Assigned task: Below are the records; copy exactly the stretch from the line containing "عکس پوشاک مهدینا کیدز" through the line containing "Volkswagen Golf 2011", both ends included, and nothing else.
··· Extracted entries ···
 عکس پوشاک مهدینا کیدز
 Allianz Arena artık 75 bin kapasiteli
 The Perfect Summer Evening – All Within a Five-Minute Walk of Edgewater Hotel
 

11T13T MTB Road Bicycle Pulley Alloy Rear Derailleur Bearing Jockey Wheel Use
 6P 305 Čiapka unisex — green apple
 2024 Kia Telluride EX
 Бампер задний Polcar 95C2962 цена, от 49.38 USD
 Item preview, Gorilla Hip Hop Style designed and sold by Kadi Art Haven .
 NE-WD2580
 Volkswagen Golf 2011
···
··· Extracted entries ···
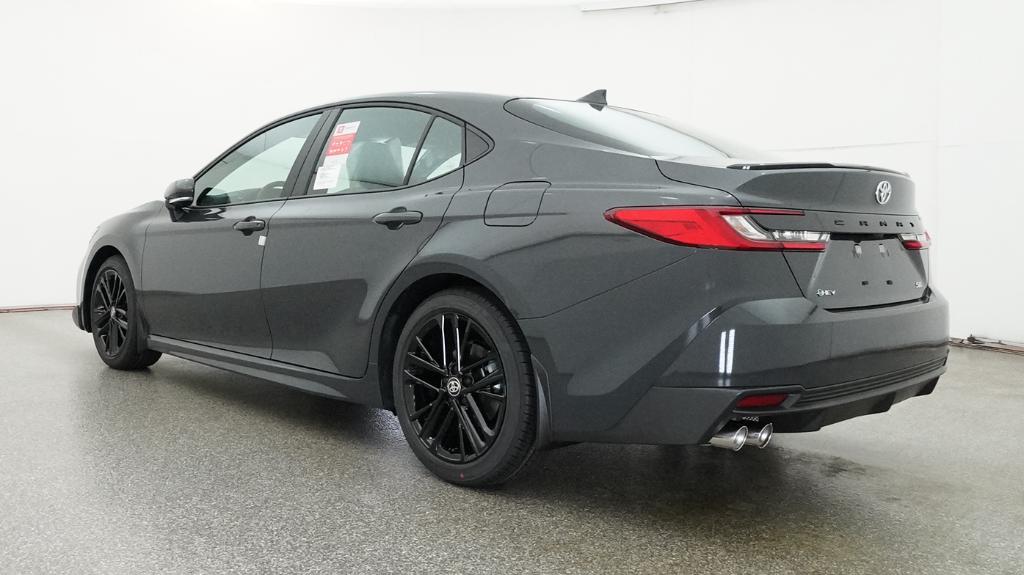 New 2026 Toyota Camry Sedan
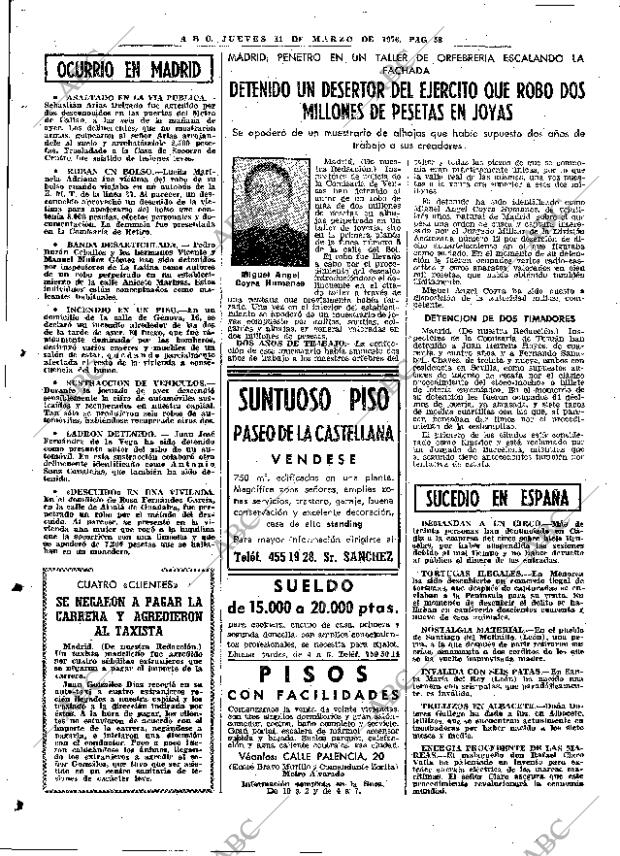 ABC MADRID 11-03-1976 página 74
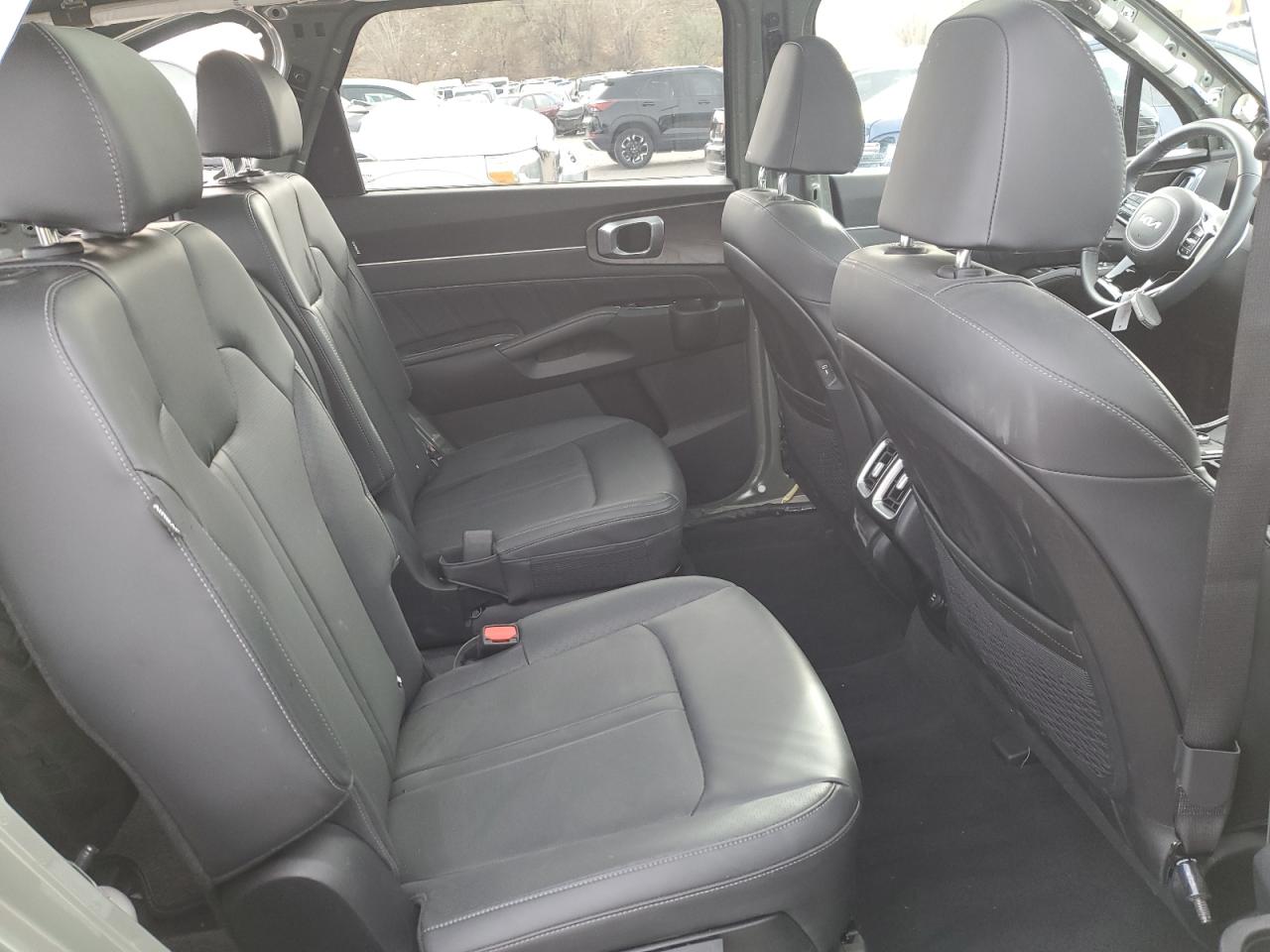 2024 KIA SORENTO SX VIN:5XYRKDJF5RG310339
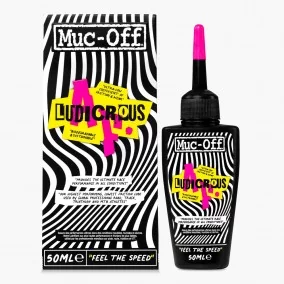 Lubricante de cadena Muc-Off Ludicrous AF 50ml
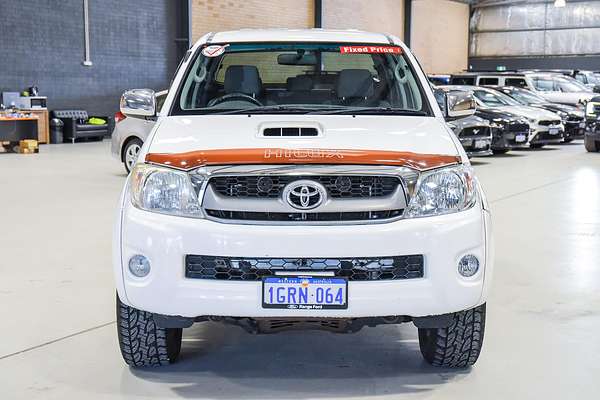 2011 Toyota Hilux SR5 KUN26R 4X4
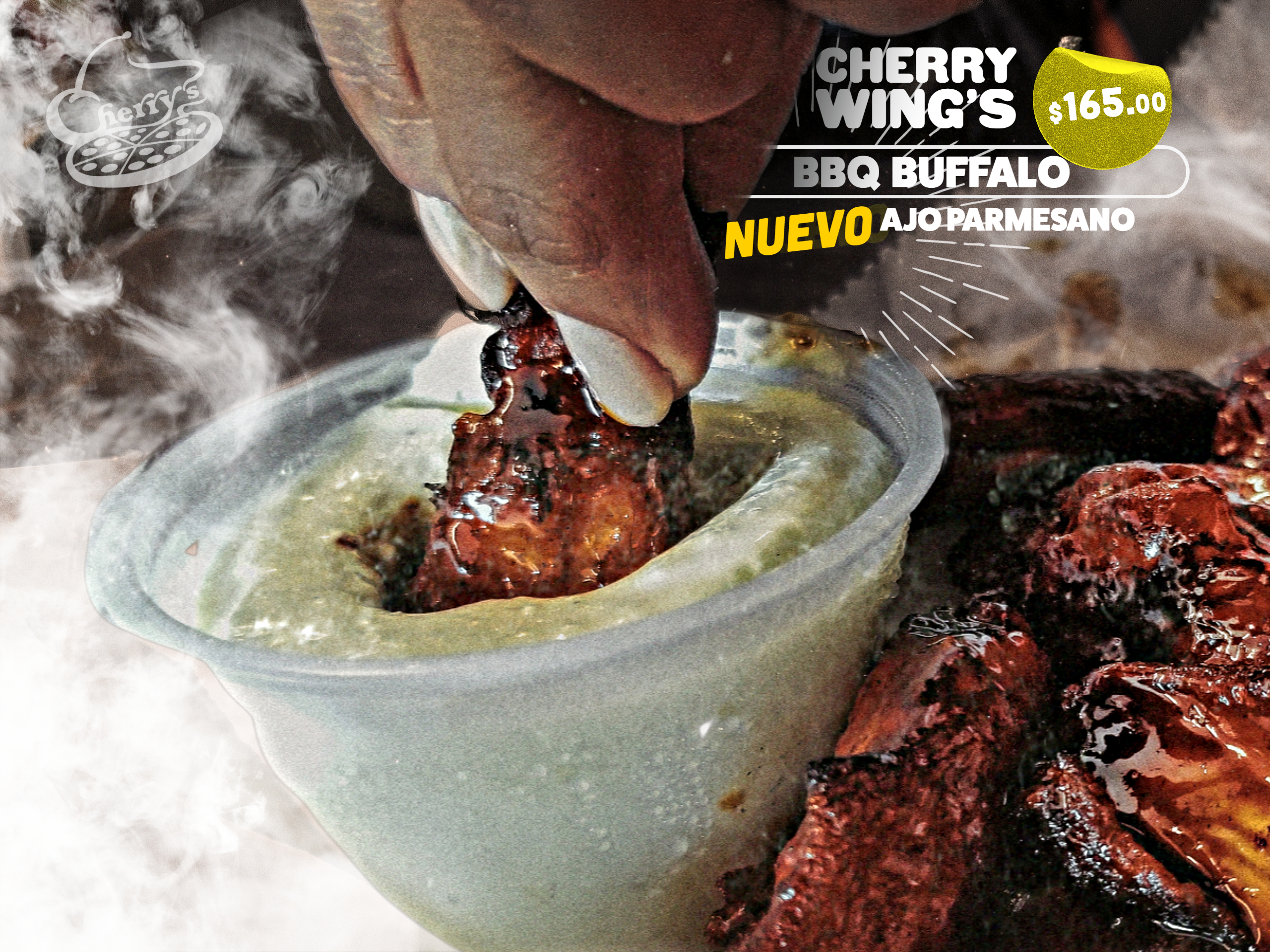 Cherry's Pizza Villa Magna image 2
···
··· Extracted entries ···
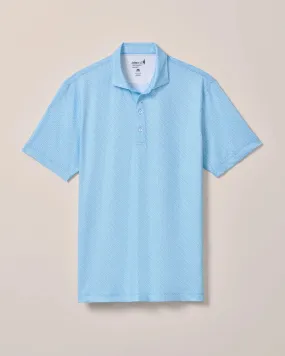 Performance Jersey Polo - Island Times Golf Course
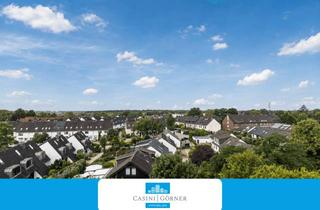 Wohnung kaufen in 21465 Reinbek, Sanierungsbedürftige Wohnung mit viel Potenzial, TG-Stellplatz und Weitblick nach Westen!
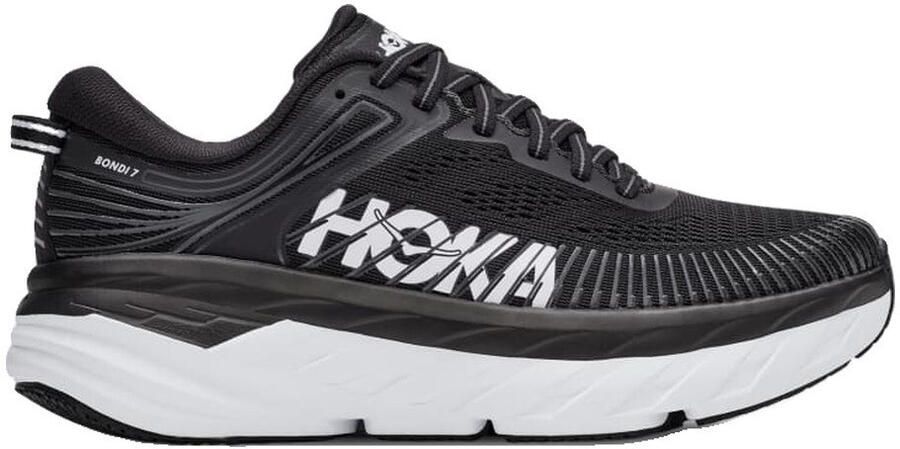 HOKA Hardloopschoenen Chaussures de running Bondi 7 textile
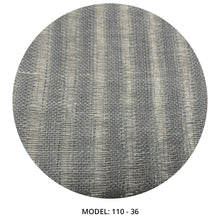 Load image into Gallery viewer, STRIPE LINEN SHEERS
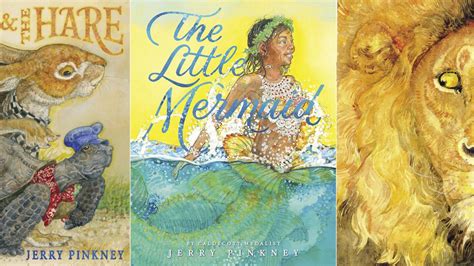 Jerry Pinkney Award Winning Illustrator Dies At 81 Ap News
···
The answer:
 عکس پوشاک مهدینا کیدز
 Allianz Arena artık 75 bin kapasiteli
 The Perfect Summer Evening – All Within a Five-Minute Walk of Edgewater Hotel
 

11T13T MTB Road Bicycle Pulley Alloy Rear Derailleur Bearing Jockey Wheel Use
 6P 305 Čiapka unisex — green apple
 2024 Kia Telluride EX
 Бампер задний Polcar 95C2962 цена, от 49.38 USD
 Item preview, Gorilla Hip Hop Style designed and sold by Kadi Art Haven .
 NE-WD2580
 Volkswagen Golf 2011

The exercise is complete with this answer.